▶ **Stated goal**
From the line containing "From this particular" through the last line of the entries below, repeat each line word for word and leave out the rest.

▶ **Material for this task**
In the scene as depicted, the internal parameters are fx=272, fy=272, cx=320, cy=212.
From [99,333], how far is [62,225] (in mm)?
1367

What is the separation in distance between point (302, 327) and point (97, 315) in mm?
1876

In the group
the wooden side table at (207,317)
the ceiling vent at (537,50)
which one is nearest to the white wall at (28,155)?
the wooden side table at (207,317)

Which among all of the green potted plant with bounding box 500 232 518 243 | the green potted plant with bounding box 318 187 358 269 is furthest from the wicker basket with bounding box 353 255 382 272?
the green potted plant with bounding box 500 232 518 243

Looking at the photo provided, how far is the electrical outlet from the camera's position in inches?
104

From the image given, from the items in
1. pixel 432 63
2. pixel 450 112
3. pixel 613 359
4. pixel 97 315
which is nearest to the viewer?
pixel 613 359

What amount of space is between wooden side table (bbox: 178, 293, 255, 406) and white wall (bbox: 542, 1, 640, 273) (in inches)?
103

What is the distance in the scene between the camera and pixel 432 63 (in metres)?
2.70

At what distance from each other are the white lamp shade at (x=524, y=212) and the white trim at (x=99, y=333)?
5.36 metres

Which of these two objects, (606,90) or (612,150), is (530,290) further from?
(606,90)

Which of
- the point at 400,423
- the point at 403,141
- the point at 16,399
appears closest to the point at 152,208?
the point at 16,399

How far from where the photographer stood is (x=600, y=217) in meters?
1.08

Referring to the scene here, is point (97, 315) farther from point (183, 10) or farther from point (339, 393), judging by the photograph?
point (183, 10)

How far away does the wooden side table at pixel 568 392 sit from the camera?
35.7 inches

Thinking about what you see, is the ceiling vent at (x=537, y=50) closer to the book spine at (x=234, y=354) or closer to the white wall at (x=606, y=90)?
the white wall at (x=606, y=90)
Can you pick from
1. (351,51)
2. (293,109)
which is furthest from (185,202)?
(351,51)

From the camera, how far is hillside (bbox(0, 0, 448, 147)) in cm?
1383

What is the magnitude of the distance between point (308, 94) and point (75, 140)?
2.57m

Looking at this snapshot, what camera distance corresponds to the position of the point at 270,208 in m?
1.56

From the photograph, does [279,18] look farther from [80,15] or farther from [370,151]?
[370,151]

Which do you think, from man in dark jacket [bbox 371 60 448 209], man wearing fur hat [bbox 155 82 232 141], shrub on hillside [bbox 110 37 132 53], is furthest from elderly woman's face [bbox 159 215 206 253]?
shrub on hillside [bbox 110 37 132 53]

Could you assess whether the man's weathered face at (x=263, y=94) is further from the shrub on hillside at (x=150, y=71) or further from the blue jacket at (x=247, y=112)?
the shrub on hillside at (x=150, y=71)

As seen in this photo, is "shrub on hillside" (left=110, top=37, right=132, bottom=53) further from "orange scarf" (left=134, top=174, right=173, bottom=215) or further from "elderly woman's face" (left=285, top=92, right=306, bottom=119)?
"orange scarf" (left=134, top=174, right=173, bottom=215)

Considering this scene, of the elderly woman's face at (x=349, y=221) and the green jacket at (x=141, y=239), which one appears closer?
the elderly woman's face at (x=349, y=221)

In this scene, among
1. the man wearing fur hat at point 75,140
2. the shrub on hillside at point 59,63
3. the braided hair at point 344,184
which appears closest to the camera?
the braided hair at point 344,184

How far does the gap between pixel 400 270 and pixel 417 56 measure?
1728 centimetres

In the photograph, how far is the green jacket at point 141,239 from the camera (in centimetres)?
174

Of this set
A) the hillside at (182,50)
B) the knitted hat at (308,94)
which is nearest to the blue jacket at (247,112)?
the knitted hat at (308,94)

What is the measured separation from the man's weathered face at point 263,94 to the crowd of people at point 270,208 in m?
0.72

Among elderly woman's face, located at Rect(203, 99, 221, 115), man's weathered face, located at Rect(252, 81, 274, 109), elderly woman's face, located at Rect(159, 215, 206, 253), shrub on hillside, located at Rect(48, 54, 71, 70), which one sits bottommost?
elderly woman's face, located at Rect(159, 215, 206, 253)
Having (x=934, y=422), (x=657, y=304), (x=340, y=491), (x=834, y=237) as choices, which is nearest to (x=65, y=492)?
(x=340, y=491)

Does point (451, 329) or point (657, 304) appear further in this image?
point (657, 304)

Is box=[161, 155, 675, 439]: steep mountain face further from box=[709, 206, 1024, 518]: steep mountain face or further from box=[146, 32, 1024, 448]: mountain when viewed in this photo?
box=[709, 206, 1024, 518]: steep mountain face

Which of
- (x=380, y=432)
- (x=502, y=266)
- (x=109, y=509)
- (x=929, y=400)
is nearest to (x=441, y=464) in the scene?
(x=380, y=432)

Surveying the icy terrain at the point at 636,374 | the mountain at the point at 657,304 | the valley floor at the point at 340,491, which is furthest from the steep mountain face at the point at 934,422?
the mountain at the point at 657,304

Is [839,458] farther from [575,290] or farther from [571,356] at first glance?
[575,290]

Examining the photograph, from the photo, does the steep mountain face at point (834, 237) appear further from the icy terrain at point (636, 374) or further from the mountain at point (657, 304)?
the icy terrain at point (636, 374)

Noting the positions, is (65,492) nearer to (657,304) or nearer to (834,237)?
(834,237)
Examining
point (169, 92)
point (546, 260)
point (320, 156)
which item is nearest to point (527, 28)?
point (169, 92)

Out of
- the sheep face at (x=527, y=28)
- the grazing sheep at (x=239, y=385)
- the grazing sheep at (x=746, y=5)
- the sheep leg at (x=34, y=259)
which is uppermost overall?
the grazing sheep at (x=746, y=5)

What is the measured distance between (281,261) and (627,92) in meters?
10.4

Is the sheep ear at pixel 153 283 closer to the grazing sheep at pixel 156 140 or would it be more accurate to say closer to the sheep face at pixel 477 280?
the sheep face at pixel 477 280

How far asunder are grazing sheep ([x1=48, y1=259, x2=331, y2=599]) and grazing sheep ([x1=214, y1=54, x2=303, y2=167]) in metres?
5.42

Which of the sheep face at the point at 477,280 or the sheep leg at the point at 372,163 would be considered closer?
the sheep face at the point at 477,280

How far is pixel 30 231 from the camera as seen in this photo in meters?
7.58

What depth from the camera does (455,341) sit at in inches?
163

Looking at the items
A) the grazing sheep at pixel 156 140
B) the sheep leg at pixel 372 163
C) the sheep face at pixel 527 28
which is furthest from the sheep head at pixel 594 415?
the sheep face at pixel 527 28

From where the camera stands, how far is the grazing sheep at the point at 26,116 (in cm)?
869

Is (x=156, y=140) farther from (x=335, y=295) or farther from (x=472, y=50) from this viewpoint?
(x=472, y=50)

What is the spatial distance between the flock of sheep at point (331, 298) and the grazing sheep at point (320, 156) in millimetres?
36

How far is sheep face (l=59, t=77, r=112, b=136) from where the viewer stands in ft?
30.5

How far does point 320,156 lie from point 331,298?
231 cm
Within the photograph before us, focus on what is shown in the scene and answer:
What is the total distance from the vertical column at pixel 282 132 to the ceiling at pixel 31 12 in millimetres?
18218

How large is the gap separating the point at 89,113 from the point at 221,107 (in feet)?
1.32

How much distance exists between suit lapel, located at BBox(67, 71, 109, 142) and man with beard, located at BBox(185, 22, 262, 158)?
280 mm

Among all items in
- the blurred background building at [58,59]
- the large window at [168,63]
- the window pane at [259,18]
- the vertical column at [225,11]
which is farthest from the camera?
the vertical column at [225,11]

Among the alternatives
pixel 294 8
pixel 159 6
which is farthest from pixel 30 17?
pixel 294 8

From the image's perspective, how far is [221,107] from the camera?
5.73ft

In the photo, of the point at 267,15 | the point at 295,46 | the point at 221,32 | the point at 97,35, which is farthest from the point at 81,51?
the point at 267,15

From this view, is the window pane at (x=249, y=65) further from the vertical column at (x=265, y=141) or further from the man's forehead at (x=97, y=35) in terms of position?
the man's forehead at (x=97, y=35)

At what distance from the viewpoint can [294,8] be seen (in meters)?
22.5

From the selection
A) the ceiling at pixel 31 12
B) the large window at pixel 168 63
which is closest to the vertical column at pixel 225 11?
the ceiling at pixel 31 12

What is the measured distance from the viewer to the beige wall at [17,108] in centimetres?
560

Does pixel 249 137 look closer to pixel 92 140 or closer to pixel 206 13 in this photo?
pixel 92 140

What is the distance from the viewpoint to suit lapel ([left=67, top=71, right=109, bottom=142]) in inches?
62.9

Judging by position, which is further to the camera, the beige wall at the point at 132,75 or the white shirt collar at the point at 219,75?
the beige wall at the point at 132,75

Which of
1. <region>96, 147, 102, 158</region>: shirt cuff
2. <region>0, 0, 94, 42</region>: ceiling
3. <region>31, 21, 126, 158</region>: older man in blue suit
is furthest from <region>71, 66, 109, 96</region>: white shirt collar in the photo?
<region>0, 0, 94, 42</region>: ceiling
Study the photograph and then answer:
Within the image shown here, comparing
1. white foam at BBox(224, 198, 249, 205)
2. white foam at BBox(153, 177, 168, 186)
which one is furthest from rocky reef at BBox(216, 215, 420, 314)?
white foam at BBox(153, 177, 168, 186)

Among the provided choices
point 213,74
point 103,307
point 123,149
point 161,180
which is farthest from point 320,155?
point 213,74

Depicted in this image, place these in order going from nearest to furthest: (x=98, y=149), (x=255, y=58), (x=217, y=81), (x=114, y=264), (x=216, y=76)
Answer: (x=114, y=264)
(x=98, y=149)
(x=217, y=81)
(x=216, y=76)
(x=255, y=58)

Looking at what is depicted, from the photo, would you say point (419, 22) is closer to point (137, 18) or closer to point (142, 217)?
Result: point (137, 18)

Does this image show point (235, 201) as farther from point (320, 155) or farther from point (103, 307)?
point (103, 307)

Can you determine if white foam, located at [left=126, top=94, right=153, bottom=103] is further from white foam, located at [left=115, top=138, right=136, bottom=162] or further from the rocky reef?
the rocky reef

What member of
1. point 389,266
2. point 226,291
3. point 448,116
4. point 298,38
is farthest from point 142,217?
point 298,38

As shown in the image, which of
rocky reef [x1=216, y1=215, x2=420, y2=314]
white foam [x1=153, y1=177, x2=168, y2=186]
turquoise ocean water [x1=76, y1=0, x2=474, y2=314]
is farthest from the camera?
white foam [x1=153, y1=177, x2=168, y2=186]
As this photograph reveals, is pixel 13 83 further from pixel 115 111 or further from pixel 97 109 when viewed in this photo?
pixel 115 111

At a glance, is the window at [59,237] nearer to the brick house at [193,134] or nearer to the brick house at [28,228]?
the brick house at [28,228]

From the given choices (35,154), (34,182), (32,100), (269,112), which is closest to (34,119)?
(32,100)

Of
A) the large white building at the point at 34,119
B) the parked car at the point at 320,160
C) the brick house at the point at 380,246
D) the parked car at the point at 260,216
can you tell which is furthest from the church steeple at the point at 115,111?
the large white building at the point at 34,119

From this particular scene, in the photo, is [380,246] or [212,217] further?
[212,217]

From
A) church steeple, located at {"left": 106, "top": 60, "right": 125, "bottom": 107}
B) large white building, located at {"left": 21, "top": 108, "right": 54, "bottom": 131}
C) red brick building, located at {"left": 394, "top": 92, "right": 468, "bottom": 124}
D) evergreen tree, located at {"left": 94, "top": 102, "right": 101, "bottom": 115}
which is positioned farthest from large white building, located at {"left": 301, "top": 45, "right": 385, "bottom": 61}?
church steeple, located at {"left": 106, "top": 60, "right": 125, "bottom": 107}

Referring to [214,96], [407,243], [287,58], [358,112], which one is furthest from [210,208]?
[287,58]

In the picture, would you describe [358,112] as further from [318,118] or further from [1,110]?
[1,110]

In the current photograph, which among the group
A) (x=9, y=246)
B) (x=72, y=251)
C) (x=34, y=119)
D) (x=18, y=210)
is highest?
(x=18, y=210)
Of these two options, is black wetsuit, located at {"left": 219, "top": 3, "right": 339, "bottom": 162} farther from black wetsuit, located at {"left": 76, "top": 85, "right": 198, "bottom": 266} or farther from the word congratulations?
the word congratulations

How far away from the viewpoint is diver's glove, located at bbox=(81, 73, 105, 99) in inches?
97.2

▶ **Exercise solution**
From this particular scene, in the photo, is [380,246] or [212,217] further?
[212,217]

From
A) church steeple, located at {"left": 106, "top": 60, "right": 125, "bottom": 107}
B) large white building, located at {"left": 21, "top": 108, "right": 54, "bottom": 131}
C) red brick building, located at {"left": 394, "top": 92, "right": 468, "bottom": 124}
D) evergreen tree, located at {"left": 94, "top": 102, "right": 101, "bottom": 115}
which is positioned farthest from large white building, located at {"left": 301, "top": 45, "right": 385, "bottom": 61}?
church steeple, located at {"left": 106, "top": 60, "right": 125, "bottom": 107}

Referring to [214,96], [407,243], [287,58], [358,112], which one is furthest from [210,208]?
[287,58]

In the picture, would you describe [358,112] as further from [318,118] or further from [1,110]?
[1,110]

In the current photograph, which among the group
A) (x=9, y=246)
B) (x=72, y=251)
C) (x=34, y=119)
D) (x=18, y=210)
is highest?
(x=18, y=210)
Of these two options, is black wetsuit, located at {"left": 219, "top": 3, "right": 339, "bottom": 162} farther from black wetsuit, located at {"left": 76, "top": 85, "right": 198, "bottom": 266} or farther from the word congratulations?
the word congratulations

How far away from the viewpoint is diver's glove, located at bbox=(81, 73, 105, 99) in inches?
97.2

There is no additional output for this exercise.